Dynamical Transition and Heterogeneous Hydration Dynamics in RNA

TL;DR

This study uses molecular dynamics simulations to reveal that hydration water around RNA exhibits complex, heterogeneous dynamics with slow relaxation times, which are crucial for RNA's functional flexibility and response to cellular signals.

Contribution

It provides detailed insights into the heterogeneous and glass-like hydration dynamics of RNA surfaces and their role in RNA's functional behavior, highlighting a universal transition temperature.

Findings

Hydration water exhibits slow, heterogeneous dynamics with long hydrogen bond lifetimes.

RNA undergoes a dynamic transition at around 200 K linked to hydration changes.

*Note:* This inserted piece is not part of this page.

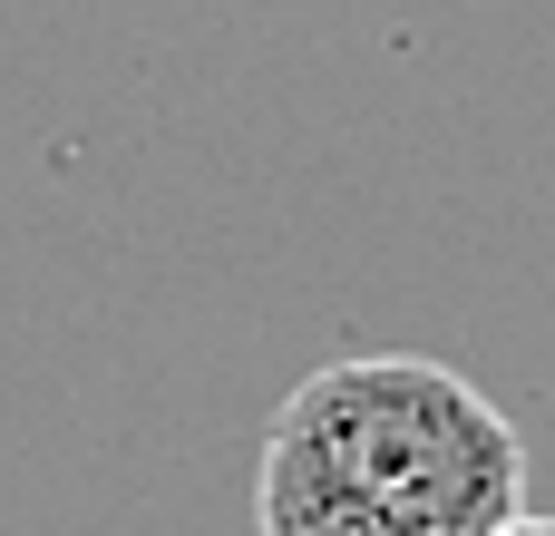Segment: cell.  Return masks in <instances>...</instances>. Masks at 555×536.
<instances>
[{"label":"cell","instance_id":"obj_1","mask_svg":"<svg viewBox=\"0 0 555 536\" xmlns=\"http://www.w3.org/2000/svg\"><path fill=\"white\" fill-rule=\"evenodd\" d=\"M527 508L517 420L429 352H351L283 391L254 536H498Z\"/></svg>","mask_w":555,"mask_h":536},{"label":"cell","instance_id":"obj_2","mask_svg":"<svg viewBox=\"0 0 555 536\" xmlns=\"http://www.w3.org/2000/svg\"><path fill=\"white\" fill-rule=\"evenodd\" d=\"M498 536H555V518H527V508H517V518H507Z\"/></svg>","mask_w":555,"mask_h":536}]
</instances>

Hydration dynamics are highly temperature-dependent and exhibit glass-like behavior.

Abstract

Enhanced dynamical fluctuations of RNAs, facilitated by a network of water molecules with strong interactions with RNA, are suspected to be critical in their ability to respond to a variety of cellular signals. Using atomically detailed molecular dynamics simulations at various temperatures of purine (adenine)- and preQ$_1$ sensing riboswitch aptamers, we show that water molecules in the vicinity of RNAs undergo complex dynamics depending on the local structures of the RNAs. The overall lifetimes of hydrogen bonds (HBs) of surface bound waters are more than at least 1-2 orders of magnitude longer than bulk water. Slow hydration dynamics, revealed in non-Arrhenius behavior of the relaxation time, arises from high activation barriers to break water hydrogen bonds with a nucleotide and by reduced diffusion of water. The relaxation kinetics at specific locations in the two RNAs show a broad spectrum of time scales reminiscent of glass-like behavior, suggesting that the hydration dynamics is highly heterogeneous. Both RNAs undergo dynamic transition at $T = T_D \gtrsim 200$ K as assessed by the mean square fluctuation of hydrogen atoms $\langle x^2\rangle$, which undergoes an abrupt harmonic-to-anharmonic transition at $T_D$. The near universal value of $T_D$ found for these RNAs and previously for tRNA is strongly correlated with changes in hydration dynamics as $T$ is altered. Hierarchical dynamics of waters associated with the RNA surface, revealed in the motions of distinct classes of water with well-separated time scales, reflects the heterogeneous local environment on the molecular surface of RNA. At low temperatures slow water dynamics predominates over structural transitions. Our study demonstrates that the complex interplay of dynamics between water and local environment in the RNA structures could be a key determinant of the functional activities of RNA.